When he reached it, he saw that it wasn't.

He backed into it as far as he could and waited. It was a little darker there, but not dark enough to hide him. He'd probably been seen. Or maybe, he told himself, they aren't looking for me.

They came up the loading dock stairs and right to him.

"You're Kline," one of them said, the dark-haired one. He was missing an eye and most of the fingers on one hand. The other hand had been replaced by a gun prosthetic. An ear was gone as well. The other man, blond, lagging slightly behind, seemed only to be missing a hand, his right. His other hand held a gun.

Kline nodded. The inside of his head felt bruised.

"What did you do to Mlinko?" the dark-haired man asked.

"You mean specifically?"

"I mean where is she?"

"She's not anywhere," said Kline. "She's dead."

The man lifted his gun-arm, pointed it at Kline's head. "I suppose you know we've come to kill you," he said.

"I can't say I'm surprised," said Kline.

"Any last words?" asked the blond man, lifting his gun as well.

"I don't know," said Kline.

"You don't know?" said the dark-haired man, raising his eyebrows.

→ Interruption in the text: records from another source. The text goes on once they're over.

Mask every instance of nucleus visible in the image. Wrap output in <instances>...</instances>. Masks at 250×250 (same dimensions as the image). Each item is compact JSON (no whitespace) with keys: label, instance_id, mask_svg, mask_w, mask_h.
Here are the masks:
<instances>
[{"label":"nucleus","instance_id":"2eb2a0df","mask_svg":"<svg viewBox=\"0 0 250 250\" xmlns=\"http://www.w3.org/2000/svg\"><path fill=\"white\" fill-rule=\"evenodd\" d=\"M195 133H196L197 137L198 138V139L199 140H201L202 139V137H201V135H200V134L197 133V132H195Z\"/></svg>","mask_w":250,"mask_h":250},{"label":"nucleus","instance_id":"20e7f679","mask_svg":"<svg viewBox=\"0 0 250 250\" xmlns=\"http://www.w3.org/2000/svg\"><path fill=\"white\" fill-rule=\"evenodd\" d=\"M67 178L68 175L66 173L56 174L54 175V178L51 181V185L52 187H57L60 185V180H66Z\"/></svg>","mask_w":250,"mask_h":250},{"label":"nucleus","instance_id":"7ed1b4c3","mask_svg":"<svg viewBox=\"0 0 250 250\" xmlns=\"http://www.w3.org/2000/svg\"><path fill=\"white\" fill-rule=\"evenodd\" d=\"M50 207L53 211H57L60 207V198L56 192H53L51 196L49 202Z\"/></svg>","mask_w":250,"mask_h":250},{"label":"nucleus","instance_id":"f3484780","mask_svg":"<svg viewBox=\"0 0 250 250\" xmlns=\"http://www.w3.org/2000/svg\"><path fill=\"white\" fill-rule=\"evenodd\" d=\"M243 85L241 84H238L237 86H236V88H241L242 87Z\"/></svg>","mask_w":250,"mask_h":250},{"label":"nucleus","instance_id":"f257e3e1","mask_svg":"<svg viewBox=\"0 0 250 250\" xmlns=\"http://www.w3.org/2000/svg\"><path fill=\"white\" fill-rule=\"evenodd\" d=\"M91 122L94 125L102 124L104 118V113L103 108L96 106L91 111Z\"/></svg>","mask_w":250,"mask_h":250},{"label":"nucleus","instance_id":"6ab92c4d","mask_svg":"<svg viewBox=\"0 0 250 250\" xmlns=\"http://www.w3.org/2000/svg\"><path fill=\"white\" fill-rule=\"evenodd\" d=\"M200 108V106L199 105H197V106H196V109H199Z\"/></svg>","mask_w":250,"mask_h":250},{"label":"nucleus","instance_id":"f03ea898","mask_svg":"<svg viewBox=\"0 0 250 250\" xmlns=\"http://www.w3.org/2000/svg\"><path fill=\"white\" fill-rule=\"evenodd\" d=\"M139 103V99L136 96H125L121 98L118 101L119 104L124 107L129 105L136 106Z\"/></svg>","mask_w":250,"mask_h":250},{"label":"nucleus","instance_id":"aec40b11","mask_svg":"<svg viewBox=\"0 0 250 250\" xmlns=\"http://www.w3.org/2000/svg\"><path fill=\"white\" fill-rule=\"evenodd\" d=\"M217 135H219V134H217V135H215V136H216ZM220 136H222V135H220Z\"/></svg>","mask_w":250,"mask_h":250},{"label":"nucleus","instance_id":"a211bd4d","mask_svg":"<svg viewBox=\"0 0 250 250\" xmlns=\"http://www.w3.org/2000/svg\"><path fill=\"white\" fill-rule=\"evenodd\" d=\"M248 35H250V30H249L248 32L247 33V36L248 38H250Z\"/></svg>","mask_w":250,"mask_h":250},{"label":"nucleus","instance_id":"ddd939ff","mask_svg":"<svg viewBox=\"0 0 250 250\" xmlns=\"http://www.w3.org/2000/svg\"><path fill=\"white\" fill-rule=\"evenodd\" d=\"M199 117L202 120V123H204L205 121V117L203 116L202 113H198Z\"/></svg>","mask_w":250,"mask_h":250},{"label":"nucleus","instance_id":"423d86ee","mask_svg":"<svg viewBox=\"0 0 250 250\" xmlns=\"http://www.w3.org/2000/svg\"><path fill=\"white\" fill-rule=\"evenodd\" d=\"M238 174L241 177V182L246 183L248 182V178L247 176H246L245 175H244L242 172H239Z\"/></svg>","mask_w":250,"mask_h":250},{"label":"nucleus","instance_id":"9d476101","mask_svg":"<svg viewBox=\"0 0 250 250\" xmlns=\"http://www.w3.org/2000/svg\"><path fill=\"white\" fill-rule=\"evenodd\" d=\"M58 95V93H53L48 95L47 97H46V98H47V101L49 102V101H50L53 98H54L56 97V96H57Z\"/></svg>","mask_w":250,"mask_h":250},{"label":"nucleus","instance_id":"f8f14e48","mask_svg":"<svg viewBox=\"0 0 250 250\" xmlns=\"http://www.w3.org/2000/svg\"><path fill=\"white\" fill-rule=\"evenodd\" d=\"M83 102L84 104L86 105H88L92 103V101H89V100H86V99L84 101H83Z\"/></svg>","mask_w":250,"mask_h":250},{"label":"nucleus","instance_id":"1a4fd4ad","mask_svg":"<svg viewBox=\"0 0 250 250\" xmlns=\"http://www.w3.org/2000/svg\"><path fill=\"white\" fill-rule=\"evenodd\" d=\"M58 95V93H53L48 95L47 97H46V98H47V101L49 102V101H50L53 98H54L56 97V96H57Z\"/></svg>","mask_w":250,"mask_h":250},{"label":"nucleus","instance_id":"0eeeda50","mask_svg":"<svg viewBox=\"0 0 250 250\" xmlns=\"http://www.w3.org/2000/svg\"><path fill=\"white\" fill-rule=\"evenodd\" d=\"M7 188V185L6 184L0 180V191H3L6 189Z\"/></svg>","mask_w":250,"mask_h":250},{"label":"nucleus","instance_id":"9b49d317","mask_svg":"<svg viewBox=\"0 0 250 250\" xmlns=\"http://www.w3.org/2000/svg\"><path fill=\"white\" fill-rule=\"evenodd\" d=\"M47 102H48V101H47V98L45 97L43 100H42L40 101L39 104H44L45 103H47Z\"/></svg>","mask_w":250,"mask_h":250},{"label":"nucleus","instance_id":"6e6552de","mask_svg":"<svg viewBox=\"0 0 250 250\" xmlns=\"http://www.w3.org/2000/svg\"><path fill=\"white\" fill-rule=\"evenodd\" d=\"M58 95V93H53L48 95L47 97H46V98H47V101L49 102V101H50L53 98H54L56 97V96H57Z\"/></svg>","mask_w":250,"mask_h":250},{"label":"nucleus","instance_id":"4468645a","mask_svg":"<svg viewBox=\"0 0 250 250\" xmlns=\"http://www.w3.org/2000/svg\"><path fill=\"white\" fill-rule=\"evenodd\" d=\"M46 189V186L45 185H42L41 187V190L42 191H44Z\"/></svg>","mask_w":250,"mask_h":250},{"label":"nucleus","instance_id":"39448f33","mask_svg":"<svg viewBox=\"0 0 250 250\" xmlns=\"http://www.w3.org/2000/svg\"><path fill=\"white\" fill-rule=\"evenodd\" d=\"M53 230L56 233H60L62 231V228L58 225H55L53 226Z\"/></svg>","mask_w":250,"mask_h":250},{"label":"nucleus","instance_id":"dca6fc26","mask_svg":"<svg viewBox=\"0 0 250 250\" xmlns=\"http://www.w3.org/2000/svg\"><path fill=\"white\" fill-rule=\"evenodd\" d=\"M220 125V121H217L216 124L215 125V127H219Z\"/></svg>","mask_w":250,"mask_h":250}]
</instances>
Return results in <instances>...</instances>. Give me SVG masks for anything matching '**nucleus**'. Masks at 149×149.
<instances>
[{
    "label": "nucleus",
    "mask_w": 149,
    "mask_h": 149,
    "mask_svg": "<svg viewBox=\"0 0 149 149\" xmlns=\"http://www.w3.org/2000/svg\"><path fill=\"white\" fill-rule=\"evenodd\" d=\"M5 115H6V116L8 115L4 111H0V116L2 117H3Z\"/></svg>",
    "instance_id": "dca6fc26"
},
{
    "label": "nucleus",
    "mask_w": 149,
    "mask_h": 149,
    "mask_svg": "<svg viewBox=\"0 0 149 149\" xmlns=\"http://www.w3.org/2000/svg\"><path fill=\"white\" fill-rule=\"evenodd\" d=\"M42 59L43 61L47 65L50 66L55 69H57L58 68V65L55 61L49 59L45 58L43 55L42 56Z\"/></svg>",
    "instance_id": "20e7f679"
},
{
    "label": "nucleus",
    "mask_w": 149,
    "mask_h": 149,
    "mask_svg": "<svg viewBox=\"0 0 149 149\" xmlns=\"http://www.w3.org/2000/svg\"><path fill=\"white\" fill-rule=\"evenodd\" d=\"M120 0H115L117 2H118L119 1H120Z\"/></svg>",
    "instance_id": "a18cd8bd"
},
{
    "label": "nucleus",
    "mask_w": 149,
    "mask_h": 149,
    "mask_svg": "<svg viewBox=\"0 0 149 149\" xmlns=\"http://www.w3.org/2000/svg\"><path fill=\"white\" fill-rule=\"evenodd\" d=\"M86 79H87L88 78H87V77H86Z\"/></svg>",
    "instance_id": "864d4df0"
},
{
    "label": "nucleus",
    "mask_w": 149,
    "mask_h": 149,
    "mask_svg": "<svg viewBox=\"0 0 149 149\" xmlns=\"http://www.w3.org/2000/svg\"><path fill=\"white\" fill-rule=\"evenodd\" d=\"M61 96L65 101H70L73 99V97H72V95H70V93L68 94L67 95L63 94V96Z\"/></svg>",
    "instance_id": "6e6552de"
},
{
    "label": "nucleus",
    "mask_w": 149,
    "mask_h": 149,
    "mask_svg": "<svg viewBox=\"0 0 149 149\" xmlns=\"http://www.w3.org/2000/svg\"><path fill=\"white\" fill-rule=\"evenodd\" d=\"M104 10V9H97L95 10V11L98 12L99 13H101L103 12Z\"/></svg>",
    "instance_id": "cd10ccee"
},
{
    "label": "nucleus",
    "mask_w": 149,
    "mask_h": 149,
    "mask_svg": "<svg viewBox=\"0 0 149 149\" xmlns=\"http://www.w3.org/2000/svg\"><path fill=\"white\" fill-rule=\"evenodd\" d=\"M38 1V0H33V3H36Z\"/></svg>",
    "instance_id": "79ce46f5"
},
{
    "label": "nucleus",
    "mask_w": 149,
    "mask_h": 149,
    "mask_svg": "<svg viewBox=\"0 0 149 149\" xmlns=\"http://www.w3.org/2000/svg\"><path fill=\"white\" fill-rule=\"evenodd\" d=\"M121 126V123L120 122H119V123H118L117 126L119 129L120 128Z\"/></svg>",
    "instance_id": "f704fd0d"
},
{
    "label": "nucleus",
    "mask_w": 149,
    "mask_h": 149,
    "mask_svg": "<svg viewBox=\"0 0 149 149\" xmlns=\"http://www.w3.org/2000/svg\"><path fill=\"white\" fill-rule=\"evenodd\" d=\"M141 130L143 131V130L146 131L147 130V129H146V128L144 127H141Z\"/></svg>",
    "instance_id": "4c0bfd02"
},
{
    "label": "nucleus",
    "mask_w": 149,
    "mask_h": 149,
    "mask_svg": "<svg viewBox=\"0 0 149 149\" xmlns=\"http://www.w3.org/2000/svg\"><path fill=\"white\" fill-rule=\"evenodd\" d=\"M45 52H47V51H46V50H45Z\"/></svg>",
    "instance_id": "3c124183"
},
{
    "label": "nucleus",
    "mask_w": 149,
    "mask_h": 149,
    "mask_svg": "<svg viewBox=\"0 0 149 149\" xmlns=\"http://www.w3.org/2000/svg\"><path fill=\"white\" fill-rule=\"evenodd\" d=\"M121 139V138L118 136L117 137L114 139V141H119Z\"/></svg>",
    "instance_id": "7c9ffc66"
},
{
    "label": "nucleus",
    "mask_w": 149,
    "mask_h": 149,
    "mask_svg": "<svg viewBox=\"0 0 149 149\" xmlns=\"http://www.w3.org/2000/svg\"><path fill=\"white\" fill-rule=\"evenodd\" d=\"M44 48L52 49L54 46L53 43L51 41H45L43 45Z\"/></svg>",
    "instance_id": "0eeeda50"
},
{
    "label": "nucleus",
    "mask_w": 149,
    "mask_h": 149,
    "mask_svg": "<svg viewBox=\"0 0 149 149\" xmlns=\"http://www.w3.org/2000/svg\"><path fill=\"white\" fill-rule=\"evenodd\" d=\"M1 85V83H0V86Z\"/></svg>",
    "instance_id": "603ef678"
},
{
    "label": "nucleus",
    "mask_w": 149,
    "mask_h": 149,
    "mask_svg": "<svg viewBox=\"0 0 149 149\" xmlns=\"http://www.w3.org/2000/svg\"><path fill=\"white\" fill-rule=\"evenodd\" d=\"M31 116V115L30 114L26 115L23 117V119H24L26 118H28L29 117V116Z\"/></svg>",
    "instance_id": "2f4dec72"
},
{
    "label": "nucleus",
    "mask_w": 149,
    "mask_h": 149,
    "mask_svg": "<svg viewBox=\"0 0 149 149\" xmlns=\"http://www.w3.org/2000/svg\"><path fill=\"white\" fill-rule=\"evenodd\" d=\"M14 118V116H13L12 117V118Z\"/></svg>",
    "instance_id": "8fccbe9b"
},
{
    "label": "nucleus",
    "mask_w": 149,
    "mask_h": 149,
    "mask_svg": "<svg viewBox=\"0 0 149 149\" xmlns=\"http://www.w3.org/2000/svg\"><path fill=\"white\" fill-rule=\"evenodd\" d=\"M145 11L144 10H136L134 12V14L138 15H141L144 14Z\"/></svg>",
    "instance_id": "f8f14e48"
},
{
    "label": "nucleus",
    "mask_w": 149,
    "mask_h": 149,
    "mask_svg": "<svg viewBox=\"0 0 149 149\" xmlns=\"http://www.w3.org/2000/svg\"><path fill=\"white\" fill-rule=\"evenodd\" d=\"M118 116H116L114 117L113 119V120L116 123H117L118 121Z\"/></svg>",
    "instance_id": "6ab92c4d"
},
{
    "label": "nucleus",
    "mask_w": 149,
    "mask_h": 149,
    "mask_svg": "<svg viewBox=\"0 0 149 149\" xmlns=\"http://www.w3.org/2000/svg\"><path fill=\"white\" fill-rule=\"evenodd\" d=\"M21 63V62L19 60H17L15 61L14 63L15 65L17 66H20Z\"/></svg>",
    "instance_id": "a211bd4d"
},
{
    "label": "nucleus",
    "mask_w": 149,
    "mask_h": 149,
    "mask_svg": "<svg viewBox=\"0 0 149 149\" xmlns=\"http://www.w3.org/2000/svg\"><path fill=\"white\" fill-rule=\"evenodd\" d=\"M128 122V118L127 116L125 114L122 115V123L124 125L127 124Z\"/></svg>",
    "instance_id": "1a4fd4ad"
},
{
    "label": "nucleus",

The blond man, Kline realized abruptly, had taken a step back and was now well behind the dark-haired one. He was no longer pointing his gun at Kline: it seemed to be slowly drifting away. A moment more and it was aimed at the dark-haired man's head, just behind his range of vision.

"Yes," said Kline quickly. "I do have something to say."

"What is it?" said the dark-haired man.

Kline opened his mouth but didn't speak, just kept looking from one man to the other, waiting for whatever would happen next.

"Too late," said the dark-haired man. "Time to die," he said, and then he was shot in the head by the blond man. He fell, gargling and frothing until the blond man pushed the snout of his pistol against the other man's ear and shot him again.

The blond man kicked the body once and then put his pistol away. "He cometh not with an olive branch but with a sword. He smiteth," he said, then moved toward Kline, smiling.

"Mr. Kline," he said, holding out his hand. "What a pleasure it is to finally meet you."

PART TWO

~ ~ ~

He could hear the sound of cars ahead, at some distance-or perhaps only something that sounded like cars. Perhaps only the wind. It was hard to know what he was hearing and what he only hoped to hear. He limped toward the sound.

There was a brief rise and then a dip and then another rise. Something was scraping the lining of his skull. He came out of the scrub and went down into the dip and stopped in a sickly stand of cottonwood edging a dried streambed. After that, there was no cover, only sparse dry grasses and dirt.

He leaned against the tree awhile. Yes, he thought, almost certainly cars. He tried to imagine climbing the rise and seeing asphalt at the top, but he couldn't imagine it. Before he knew it, his body had slipped and he was sitting, stump throbbing. He wasn't sure he'd be able to stand up again, let alone make it up the rise.

With his remaining hand, he unwrapped his stump. Its extreme showed the dead circles from the burner, pus seeping through where he had burnt it too deeply, two lumps just below the elbow that must have been the sheared bones. He covered it up again.